Data Protection Officer
To support with information requests under current Data Protection Legislation and the Freedom of Information Act/Environmental Information Regulations, ensuring that requests are dealt with in accordance with legislation and within agreed timescales To conduct a programme of audits and report on the auditing of compliance across the Charity, To provide advice and take action, where necessary in response to audit findings and recommendations in respect of Information Governance.

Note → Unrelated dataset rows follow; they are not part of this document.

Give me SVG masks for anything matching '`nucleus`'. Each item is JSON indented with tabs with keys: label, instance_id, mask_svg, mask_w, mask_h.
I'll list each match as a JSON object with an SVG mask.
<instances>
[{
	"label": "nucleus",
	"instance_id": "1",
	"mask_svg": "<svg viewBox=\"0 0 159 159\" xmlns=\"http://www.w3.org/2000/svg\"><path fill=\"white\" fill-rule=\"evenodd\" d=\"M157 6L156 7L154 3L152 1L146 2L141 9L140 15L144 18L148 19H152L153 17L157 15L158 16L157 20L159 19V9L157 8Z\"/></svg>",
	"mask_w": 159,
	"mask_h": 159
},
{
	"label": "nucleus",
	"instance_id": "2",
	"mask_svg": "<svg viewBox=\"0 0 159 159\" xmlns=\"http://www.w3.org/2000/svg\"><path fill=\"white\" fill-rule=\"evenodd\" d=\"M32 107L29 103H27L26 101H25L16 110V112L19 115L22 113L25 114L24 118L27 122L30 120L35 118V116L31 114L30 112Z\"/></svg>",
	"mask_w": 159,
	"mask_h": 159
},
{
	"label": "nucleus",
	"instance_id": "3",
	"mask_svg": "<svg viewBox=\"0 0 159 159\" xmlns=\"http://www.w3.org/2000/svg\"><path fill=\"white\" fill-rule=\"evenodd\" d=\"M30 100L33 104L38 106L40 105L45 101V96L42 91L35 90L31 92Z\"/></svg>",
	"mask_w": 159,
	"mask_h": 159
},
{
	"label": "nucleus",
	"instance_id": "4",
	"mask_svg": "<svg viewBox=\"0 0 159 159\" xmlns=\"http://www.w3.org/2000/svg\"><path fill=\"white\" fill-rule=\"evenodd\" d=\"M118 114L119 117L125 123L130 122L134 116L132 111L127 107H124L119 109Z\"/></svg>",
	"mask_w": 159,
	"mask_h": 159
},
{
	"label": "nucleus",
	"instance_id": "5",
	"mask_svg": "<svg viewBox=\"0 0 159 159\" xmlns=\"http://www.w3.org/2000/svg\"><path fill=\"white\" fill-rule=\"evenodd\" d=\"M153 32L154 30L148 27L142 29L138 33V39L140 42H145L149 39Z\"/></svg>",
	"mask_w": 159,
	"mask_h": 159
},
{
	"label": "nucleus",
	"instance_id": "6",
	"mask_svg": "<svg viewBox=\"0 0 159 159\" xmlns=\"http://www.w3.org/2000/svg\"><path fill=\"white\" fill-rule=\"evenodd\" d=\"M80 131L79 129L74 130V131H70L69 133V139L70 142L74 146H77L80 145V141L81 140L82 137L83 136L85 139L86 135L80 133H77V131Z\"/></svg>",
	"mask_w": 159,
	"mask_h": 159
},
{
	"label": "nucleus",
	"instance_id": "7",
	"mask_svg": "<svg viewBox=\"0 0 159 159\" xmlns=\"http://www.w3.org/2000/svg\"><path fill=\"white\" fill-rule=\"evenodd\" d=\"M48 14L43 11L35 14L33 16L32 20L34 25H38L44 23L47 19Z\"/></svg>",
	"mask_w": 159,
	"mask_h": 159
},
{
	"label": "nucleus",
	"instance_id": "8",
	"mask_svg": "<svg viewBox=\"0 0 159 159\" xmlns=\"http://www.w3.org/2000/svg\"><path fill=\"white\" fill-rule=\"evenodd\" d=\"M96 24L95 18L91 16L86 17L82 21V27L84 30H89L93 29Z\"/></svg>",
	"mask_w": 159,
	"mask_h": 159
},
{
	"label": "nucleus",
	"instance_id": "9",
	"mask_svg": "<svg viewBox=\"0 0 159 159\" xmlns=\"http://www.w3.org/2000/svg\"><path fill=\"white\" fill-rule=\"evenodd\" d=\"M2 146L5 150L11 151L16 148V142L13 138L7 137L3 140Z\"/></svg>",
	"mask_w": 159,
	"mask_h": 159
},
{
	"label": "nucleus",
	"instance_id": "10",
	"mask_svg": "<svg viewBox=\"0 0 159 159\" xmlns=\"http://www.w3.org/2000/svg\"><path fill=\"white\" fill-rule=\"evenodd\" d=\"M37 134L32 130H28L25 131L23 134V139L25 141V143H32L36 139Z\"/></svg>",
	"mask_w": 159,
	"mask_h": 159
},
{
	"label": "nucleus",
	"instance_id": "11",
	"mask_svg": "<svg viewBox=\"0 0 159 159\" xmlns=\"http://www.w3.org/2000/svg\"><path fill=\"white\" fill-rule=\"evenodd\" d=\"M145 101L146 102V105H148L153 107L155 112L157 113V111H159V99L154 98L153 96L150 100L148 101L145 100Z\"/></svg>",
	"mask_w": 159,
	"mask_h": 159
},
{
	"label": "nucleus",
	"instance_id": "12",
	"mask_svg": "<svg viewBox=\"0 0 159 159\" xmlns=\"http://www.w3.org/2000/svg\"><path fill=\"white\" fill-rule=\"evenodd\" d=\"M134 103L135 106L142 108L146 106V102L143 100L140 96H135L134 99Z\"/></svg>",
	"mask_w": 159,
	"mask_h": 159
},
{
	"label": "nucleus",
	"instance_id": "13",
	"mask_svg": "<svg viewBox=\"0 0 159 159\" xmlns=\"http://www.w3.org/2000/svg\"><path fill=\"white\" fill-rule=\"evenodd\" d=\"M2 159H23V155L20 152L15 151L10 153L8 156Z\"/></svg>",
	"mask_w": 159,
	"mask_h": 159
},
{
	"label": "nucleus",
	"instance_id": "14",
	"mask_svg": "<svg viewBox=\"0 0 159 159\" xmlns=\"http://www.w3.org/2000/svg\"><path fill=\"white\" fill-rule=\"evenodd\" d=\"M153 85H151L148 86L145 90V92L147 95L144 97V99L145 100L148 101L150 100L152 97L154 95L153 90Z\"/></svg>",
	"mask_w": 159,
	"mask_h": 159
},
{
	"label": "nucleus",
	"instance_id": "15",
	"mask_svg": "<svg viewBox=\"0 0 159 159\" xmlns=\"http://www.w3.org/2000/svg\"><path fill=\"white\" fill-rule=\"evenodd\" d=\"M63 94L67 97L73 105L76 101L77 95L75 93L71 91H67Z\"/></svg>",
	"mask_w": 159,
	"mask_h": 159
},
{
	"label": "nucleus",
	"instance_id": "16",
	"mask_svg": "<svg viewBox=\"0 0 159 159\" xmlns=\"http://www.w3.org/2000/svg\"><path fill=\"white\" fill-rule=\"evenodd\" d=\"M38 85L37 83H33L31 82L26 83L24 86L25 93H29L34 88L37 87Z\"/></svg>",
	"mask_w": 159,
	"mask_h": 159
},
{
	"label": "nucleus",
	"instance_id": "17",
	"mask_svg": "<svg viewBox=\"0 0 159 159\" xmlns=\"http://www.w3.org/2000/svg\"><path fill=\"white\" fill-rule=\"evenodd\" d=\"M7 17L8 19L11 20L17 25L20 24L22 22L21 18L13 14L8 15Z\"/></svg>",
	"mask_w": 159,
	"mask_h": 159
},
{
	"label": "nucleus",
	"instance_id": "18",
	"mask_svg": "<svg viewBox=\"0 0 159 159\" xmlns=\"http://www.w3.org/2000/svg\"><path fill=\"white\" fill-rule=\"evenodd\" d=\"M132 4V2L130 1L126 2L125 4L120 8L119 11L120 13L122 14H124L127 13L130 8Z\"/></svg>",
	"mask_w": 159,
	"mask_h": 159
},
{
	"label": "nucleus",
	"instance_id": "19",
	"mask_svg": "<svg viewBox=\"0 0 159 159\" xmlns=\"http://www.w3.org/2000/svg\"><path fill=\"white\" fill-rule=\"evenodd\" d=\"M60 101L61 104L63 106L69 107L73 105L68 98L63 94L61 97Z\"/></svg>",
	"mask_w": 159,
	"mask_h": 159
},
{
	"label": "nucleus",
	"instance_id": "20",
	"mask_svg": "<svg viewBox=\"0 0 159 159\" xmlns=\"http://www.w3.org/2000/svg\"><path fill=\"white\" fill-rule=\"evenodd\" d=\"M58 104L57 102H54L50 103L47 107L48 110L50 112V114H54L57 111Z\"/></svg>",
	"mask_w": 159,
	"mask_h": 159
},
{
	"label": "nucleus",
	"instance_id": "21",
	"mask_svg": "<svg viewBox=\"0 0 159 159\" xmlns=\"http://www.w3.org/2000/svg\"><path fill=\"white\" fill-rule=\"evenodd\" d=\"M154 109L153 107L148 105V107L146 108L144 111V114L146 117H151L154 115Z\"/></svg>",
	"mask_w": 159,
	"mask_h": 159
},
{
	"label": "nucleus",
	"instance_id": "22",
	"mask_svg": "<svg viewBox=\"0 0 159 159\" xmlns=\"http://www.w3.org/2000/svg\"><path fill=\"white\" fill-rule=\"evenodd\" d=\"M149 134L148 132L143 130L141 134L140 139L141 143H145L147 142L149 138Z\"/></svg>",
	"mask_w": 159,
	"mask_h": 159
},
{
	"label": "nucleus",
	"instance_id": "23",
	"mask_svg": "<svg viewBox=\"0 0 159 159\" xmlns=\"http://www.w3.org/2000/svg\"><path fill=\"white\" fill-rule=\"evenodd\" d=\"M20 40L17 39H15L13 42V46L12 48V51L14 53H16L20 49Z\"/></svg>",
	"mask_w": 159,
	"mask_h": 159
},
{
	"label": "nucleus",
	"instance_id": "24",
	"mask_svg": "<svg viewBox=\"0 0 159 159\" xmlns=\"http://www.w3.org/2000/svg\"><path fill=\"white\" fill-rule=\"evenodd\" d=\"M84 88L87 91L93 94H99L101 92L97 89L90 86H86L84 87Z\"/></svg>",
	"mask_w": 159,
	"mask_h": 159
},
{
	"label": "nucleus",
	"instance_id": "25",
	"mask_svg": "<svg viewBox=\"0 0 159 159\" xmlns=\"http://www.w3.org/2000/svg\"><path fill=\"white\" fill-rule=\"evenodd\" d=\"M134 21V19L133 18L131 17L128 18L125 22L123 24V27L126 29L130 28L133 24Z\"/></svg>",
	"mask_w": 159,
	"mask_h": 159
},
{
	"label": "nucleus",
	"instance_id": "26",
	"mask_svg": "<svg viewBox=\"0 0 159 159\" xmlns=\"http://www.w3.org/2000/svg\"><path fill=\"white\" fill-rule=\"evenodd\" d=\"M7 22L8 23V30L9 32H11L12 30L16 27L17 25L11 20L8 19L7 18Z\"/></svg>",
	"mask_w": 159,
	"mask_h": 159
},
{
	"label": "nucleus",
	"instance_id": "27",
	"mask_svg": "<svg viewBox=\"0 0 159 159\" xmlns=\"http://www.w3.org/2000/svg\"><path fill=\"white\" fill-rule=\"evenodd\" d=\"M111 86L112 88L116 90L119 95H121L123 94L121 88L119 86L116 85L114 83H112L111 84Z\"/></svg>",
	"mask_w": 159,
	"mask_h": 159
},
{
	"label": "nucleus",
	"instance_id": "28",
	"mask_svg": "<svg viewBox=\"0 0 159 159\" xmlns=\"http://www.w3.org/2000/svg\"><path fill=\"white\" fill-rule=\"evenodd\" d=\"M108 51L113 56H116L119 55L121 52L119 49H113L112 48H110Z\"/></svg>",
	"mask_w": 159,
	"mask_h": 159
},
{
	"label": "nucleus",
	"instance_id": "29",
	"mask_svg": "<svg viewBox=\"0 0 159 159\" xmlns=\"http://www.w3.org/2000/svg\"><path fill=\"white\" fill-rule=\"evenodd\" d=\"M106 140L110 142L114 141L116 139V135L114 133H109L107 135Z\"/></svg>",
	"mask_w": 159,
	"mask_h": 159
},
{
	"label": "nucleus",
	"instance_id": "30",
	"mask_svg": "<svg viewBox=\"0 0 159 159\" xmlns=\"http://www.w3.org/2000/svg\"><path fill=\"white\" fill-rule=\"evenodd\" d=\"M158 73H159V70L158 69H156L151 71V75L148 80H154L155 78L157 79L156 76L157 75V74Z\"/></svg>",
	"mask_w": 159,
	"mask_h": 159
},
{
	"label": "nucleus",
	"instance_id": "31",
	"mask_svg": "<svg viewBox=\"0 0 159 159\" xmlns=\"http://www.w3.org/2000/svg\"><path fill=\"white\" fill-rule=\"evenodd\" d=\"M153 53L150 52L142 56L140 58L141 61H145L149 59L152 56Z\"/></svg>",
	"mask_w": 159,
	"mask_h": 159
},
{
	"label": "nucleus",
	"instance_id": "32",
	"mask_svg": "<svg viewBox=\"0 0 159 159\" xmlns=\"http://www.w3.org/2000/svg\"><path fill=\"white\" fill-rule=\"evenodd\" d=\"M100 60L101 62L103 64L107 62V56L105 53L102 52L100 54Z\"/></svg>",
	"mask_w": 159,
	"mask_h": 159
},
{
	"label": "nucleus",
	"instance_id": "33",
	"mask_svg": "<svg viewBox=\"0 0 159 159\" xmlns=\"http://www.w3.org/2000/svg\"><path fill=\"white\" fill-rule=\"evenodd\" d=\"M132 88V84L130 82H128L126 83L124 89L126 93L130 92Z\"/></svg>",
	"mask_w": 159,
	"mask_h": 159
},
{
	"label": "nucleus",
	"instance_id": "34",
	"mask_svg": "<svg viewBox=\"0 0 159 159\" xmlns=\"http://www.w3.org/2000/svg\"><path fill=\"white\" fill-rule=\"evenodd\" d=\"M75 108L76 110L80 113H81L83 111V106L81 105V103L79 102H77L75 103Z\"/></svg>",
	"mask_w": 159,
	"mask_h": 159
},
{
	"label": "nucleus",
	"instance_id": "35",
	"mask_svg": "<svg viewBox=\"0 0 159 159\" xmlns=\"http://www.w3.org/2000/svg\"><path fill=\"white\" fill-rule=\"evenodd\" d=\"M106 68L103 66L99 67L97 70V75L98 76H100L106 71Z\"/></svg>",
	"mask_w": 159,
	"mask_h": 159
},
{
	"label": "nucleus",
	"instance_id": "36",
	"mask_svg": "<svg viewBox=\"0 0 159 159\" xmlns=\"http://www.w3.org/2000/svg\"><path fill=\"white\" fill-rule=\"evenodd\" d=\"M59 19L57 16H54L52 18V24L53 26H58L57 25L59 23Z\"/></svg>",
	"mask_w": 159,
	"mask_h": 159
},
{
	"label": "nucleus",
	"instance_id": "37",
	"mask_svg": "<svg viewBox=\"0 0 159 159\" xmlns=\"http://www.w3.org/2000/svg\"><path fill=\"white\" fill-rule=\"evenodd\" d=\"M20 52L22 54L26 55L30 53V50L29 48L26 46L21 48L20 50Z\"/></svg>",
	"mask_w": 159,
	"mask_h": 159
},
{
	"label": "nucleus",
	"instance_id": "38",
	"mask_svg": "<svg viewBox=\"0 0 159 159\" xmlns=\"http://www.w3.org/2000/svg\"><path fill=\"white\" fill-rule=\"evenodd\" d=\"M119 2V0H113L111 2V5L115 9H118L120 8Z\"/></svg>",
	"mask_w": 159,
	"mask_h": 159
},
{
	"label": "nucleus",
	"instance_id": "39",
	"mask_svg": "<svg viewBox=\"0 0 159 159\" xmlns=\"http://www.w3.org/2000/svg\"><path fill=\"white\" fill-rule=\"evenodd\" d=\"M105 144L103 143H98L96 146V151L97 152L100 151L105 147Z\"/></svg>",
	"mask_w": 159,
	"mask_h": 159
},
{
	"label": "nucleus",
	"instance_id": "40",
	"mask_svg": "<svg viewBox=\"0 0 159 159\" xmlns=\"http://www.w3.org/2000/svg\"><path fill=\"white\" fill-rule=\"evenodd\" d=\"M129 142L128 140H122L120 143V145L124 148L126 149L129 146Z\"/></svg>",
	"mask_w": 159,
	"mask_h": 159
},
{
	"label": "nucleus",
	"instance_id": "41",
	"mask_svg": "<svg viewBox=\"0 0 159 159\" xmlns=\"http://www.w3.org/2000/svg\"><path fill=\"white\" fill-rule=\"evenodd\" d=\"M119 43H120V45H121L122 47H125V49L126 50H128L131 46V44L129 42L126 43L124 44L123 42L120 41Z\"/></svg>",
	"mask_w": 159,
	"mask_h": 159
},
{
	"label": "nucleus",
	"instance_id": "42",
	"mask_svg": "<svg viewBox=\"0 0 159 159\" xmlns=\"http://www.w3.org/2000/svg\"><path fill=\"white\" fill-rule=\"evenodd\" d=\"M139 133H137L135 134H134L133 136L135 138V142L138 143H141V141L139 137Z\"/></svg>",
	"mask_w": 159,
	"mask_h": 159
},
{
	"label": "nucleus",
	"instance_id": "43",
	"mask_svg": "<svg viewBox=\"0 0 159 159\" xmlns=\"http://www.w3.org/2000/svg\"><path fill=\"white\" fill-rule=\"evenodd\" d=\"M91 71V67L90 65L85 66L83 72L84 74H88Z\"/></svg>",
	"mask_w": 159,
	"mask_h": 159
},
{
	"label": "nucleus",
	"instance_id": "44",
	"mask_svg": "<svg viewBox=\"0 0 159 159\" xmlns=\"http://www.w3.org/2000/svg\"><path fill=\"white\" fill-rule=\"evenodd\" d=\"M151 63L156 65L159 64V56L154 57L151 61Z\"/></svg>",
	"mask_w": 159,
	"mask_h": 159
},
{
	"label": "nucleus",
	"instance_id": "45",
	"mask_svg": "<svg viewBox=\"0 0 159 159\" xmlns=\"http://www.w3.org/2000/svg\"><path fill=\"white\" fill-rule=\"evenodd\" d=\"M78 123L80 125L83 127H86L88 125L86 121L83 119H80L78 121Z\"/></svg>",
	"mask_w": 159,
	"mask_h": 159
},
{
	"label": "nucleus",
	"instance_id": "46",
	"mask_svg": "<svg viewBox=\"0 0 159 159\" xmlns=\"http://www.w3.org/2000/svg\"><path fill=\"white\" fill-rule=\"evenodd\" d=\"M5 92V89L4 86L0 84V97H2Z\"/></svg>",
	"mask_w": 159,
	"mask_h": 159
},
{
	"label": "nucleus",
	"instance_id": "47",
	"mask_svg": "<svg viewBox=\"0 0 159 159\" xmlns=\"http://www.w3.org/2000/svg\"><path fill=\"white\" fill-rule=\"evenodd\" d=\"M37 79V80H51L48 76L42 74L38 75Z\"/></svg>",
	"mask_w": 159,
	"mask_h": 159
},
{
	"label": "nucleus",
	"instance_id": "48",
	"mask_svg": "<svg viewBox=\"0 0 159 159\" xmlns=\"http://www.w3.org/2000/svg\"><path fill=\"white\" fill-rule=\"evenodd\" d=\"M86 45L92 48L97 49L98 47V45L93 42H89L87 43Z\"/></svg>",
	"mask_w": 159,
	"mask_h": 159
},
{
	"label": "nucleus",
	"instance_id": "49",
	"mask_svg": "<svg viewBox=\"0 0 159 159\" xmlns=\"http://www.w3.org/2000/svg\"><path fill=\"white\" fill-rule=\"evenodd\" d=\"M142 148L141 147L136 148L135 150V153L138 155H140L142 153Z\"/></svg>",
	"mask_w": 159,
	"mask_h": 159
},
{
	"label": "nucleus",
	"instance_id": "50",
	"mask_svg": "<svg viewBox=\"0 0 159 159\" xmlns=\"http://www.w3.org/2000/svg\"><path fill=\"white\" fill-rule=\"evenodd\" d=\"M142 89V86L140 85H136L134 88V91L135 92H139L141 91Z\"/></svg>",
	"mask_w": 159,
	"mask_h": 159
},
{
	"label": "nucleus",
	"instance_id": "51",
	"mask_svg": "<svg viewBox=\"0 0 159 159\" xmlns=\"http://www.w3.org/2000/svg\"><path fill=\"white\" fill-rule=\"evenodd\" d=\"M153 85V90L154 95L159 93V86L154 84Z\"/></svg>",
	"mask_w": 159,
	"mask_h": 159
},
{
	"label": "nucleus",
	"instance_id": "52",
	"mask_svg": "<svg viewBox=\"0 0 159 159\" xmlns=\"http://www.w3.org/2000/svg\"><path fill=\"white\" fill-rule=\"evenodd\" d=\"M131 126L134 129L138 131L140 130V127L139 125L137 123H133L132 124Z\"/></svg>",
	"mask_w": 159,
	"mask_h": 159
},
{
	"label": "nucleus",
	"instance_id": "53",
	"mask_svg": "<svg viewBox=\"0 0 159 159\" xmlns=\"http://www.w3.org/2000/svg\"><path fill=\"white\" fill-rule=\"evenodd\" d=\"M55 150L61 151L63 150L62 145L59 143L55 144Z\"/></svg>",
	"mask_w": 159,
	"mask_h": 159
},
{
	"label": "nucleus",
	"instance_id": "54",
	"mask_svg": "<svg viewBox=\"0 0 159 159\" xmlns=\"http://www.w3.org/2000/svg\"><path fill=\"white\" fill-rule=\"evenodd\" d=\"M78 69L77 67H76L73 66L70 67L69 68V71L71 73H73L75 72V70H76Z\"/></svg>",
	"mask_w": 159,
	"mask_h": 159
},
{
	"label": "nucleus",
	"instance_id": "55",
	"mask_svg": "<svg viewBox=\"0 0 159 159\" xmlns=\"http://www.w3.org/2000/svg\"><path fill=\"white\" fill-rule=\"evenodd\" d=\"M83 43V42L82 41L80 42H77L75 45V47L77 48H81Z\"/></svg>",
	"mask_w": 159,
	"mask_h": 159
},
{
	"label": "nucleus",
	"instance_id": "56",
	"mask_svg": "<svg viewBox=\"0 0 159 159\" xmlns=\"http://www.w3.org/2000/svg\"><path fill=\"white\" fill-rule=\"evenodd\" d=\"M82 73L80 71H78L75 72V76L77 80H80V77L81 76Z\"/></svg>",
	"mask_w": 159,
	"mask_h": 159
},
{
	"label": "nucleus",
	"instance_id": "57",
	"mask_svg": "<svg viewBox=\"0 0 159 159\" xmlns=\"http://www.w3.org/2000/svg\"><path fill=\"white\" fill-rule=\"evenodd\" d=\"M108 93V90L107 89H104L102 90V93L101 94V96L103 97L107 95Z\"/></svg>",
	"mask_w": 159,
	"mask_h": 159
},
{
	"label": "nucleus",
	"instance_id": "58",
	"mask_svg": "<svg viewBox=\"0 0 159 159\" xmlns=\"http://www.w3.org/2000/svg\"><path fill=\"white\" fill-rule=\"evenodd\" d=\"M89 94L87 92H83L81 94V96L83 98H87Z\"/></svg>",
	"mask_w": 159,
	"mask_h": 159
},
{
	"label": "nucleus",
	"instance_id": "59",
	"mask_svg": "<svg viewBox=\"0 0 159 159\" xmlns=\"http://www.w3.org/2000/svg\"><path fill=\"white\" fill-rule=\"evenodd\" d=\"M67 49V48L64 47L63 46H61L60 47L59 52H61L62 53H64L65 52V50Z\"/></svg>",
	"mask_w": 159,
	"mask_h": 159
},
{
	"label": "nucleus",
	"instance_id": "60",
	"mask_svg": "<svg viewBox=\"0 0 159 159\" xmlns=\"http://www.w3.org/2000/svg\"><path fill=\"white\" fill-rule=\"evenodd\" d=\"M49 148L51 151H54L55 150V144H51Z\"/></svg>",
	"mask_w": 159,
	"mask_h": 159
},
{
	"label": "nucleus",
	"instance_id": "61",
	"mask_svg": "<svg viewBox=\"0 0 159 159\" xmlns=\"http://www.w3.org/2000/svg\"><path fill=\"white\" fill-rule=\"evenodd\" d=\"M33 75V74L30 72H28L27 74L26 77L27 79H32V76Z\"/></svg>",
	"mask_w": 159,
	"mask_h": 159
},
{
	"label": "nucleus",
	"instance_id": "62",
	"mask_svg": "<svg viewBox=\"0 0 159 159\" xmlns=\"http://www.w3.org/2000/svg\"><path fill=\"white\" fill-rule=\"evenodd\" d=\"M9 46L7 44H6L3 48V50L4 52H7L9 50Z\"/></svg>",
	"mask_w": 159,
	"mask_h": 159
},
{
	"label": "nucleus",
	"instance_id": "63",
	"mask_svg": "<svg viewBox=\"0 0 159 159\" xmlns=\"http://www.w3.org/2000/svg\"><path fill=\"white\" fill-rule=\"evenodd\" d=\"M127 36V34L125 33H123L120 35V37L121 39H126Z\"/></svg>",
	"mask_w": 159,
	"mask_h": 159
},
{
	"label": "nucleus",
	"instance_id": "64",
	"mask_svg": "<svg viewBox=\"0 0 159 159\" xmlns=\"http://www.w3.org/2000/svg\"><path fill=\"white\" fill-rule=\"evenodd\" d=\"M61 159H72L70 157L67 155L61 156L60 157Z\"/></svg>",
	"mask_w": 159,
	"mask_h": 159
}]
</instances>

To ensure Data Privacy Impact Assessments are carried out in line with Charity policy and monitor progression of all associated action plans and audits. To support in maintaining a comprehensive suite of policies and procedures to ensure the Charity has a comprehensive Information Governance framework To keep up to date on legislation relevant to information Governance and ensure that the necessary changes to Charity policies and procedures are proactively addressed.To ensure the Charity has a well-maintained information asset register, with assets being risk assessed and asset owners being trained appropriately for their role. To ensure appropriate action is taken where compliance issues are flagged. To ensure appropriate risk assessments are conducted in relation to personally identifiable information held by Charity suppliers and seek advice from the Charitys IT external contractors in relation to cyber security and general IT security risks.
To work with Managers, Heads of service and Directors to identify any new working practices required and to support the change programme to implement these. To support in the implementation of the overarching Charity Information Governance Strategy and Framework in support of statutory and regulatory requirements (e.g., Data Security and Protection (DSP) Toolkit and PCI DSS).